Anuncia José Carlos P. Almeida Filho no portal da língua portuguesa que “Uma língua 1 (L1) serve para comunicação ampla desde a casa, passando pela rua até a escola e os meios culturais”1.

Do momento em que acordamos pela manhã (não importa a hora, há os que vão dormir tarde da noite, aqueles que dormem de dia) e vamos dormir à noite, somos manipulados ao fazer, num movimento dinâmico em que sujeito e objeto trocam de papéis actanciais.

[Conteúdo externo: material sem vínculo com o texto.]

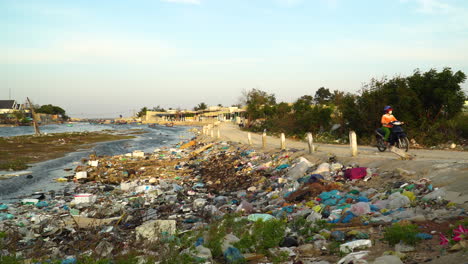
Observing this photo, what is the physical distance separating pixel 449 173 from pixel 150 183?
10.3 meters

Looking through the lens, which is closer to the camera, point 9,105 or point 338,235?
point 338,235

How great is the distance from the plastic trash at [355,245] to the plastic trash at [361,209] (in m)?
1.48

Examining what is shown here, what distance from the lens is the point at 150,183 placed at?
45.5ft

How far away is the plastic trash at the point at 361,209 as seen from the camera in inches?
237

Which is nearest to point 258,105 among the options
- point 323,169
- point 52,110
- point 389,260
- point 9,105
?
point 323,169

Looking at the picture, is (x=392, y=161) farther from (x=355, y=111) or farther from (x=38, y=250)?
(x=355, y=111)

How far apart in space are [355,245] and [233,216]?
2342 mm

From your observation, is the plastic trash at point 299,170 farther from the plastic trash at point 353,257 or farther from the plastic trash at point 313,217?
the plastic trash at point 353,257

É a necessidade fisiológica (objeto) que nos manipula a ir ao banheiro desaguar, a fome (objeto) que nos leva a comer na primeira refeição do dia, o café da manhã, a necessidade de sobrevivência (objeto) que nos leva ao trabalho, os sinais de trânsito (objeto) que nos conduzem pelas ruas, a busca constante de objetos de valores que nos leva aos valores dos mais diversos no dia a dia.

Algirdas Julien Greimas, na semiótica francesa, define a ideologia como “a busca permanente de valores.”2   Há, no interior da sociedade, formações ideológicas e formações discursivas (FIORIN, 2001, P. 33), oriundas dos aparelhos ideológicos. Esta ideologia aparece no interior da língua que ensinamos, seja ela qual for. Neste cenário, somos manipulados a fazermos coisas de forma automática sem refletir direito, em busca de objetos que, às vezes, jamais usaremos, porque os objetos passam, mas os valores ficam. E o professor de Português, onde é que se encaixa neste contexto?

É claro que Almeida Filho, e sabemos disso por conta da leitura de outros  textos seus, não tem essa visão reducionista do papel da língua portuguesa, posto que admite que é na língua “que se constitui a identidade pessoal, regional, étnica e cultural de uma pessoa”. Então, não podemos ignorar que essa língua traz em si uma ideologia que marca nossa posição no mundo, seja agindo localmente ou pensando globalmente.

Moita Lopes em seu artigo “Yes, nós temos banana ou Paraíba não é Chicago não – um estudo sobre a alienação e o ensino de inglês no Brasil” (19963) levanta duas questões: a) a atitude exageradamente positiva e de quase adoração pela cultura de língua inglesa e b) a existência de livros didáticos que já incorporam as regras de uso da língua, também chamada de regras da fala, que são parte do que se convencionou chamar de competência comunicativa ou as regras que vão possibilitar aos alunos funcionarem socialmente usando a língua inglesa de maneira correta (1996 P. 37-38).

Os livros didáticos, para o articulista, por conta do próprio desenvolvimento da linguística aplicada, contemplam essa tendência no fazer de alunos e professores brasileiros. Há, portanto, uma crítica sutil de Lopes dessa “glorificação de uma cultura estrangeira” e, por essa razão, propõe uma explicação do comportamento nada tupiniquim destes atores sociais.

Essa crítica pode ser vislumbrada ao longo do texto, mas inicia-se, na verdade, no título de seu artigo em que oferece a banana, símbolo fálico e, ao mesmo tempo, a representação da brasilidade, em troca desta veneração desnecessária, numa espécie de manipulação por provocação, que nos leva a pensar neste amor pelo grande outro, a alteridade que procura tolher ou sufocar a nossa própria identidade, afinal de contas, “a Paraíba não é Chicago não”.

Se entendermos a língua apenas como objeto mágico para a comunicação, mesmo que esta seja ampla, nos esqueceremos fatalmente do que existe por traz das cortinas, das possibilidades de a compreendermos como detentora de uma ideologia que fatalmente vai se apresentar em nossos discursos diários e revelar a nossa identidade num jogo semântico entre dominante e dominado, num mundo de liberdade ou opressão. Então, qual a função da língua e do professor de Português, caros amigos?


* Professor Adjunto III, Letras. Graduação e Mestrado. UFMS, Universidade Federal do Mato Grosso do Sul 1 Portal http://www.museudalinguaportuguesa.org.br/files/mlp/texto_4.pdf visitado em 30 de Janeiro de 2016. 2 Dicionário de Semiótica, 2012. 3 Em “Oficina de linguística Aplicada: a natureza social e educacional dos processos de ensino e aprendizagem de línguas”.